#### SOURCE RECORDS
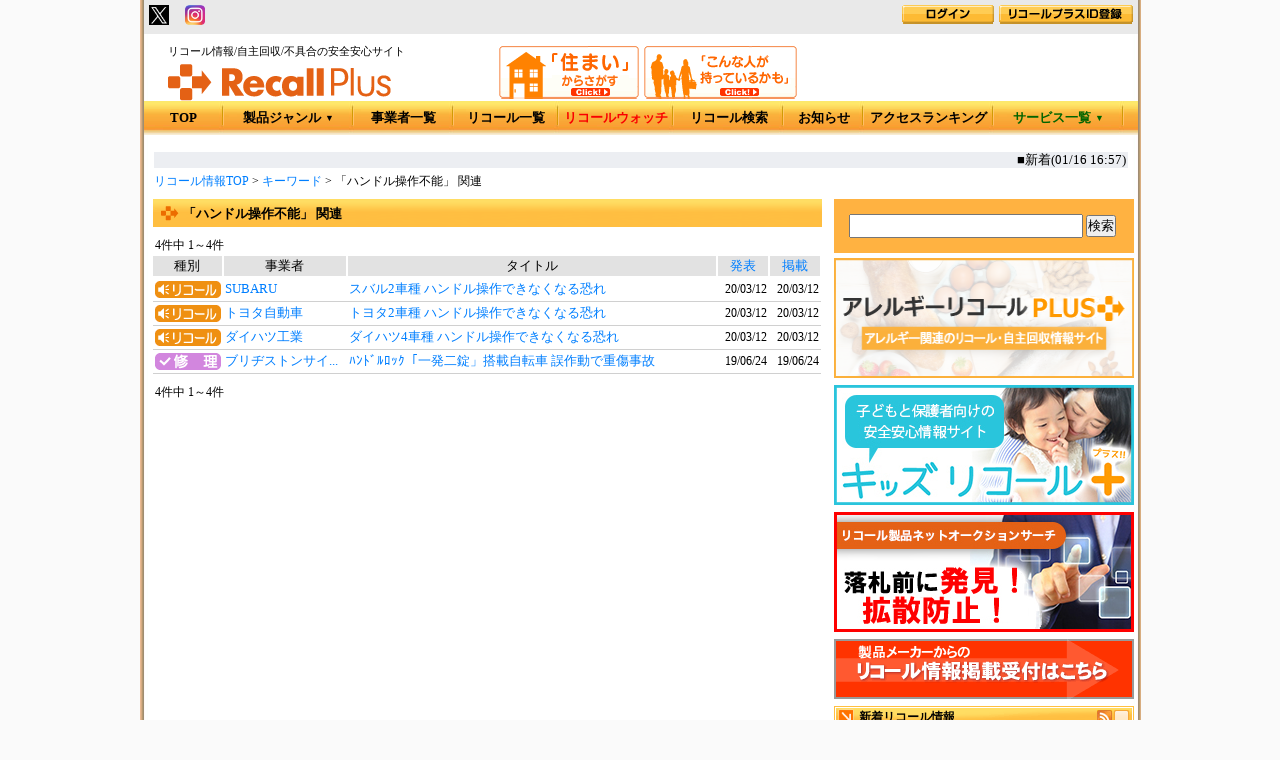

--- FILE ---
content_type: text/html; charset=utf-8
request_url: https://accounts.google.com/o/oauth2/postmessageRelay?parent=https%3A%2F%2Fwww.recall-plus.jp&jsh=m%3B%2F_%2Fscs%2Fabc-static%2F_%2Fjs%2Fk%3Dgapi.lb.en.2kN9-TZiXrM.O%2Fd%3D1%2Frs%3DAHpOoo_B4hu0FeWRuWHfxnZ3V0WubwN7Qw%2Fm%3D__features__
body_size: 163
content:
<!DOCTYPE html><html><head><title></title><meta http-equiv="content-type" content="text/html; charset=utf-8"><meta http-equiv="X-UA-Compatible" content="IE=edge"><meta name="viewport" content="width=device-width, initial-scale=1, minimum-scale=1, maximum-scale=1, user-scalable=0"><script src='https://ssl.gstatic.com/accounts/o/2580342461-postmessagerelay.js' nonce="Zq9wcJN2ITc6o8fao7fRNQ"></script></head><body><script type="text/javascript" src="https://apis.google.com/js/rpc:shindig_random.js?onload=init" nonce="Zq9wcJN2ITc6o8fao7fRNQ"></script></body></html>

--- FILE ---
content_type: text/html; charset=utf-8
request_url: https://www.google.com/recaptcha/api2/aframe
body_size: 268
content:
<!DOCTYPE HTML><html><head><meta http-equiv="content-type" content="text/html; charset=UTF-8"></head><body><script nonce="U7P-e6Qh5yxVP8Uwx0FBlA">/** Anti-fraud and anti-abuse applications only. See google.com/recaptcha */ try{var clients={'sodar':'https://pagead2.googlesyndication.com/pagead/sodar?'};window.addEventListener("message",function(a){try{if(a.source===window.parent){var b=JSON.parse(a.data);var c=clients[b['id']];if(c){var d=document.createElement('img');d.src=c+b['params']+'&rc='+(localStorage.getItem("rc::a")?sessionStorage.getItem("rc::b"):"");window.document.body.appendChild(d);sessionStorage.setItem("rc::e",parseInt(sessionStorage.getItem("rc::e")||0)+1);localStorage.setItem("rc::h",'1768697944641');}}}catch(b){}});window.parent.postMessage("_grecaptcha_ready", "*");}catch(b){}</script></body></html>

#### YOUR ASSIGNMENT
Filter the lines above, keeping and copying those that contain "parent".

#### WORKED SOLUTION
request_url: https://accounts.google.com/o/oauth2/postmessageRelay?parent=https%3A%2F%2Fwww.recall-plus.jp&jsh=m%3B%2F_%2Fscs%2Fabc-static%2F_%2Fjs%2Fk%3Dgapi.lb.en.2kN9-TZiXrM.O%2Fd%3D1%2Frs%3DAHpOoo_B4hu0FeWRuWHfxnZ3V0WubwN7Qw%2Fm%3D__features__
<!DOCTYPE HTML><html><head><meta http-equiv="content-type" content="text/html; charset=UTF-8"></head><body><script nonce="U7P-e6Qh5yxVP8Uwx0FBlA">/** Anti-fraud and anti-abuse applications only. See google.com/recaptcha */ try{var clients={'sodar':'https://pagead2.googlesyndication.com/pagead/sodar?'};window.addEventListener("message",function(a){try{if(a.source===window.parent){var b=JSON.parse(a.data);var c=clients[b['id']];if(c){var d=document.createElement('img');d.src=c+b['params']+'&rc='+(localStorage.getItem("rc::a")?sessionStorage.getItem("rc::b"):"");window.document.body.appendChild(d);sessionStorage.setItem("rc::e",parseInt(sessionStorage.getItem("rc::e")||0)+1);localStorage.setItem("rc::h",'1768697944641');}}}catch(b){}});window.parent.postMessage("_grecaptcha_ready", "*");}catch(b){}</script></body></html>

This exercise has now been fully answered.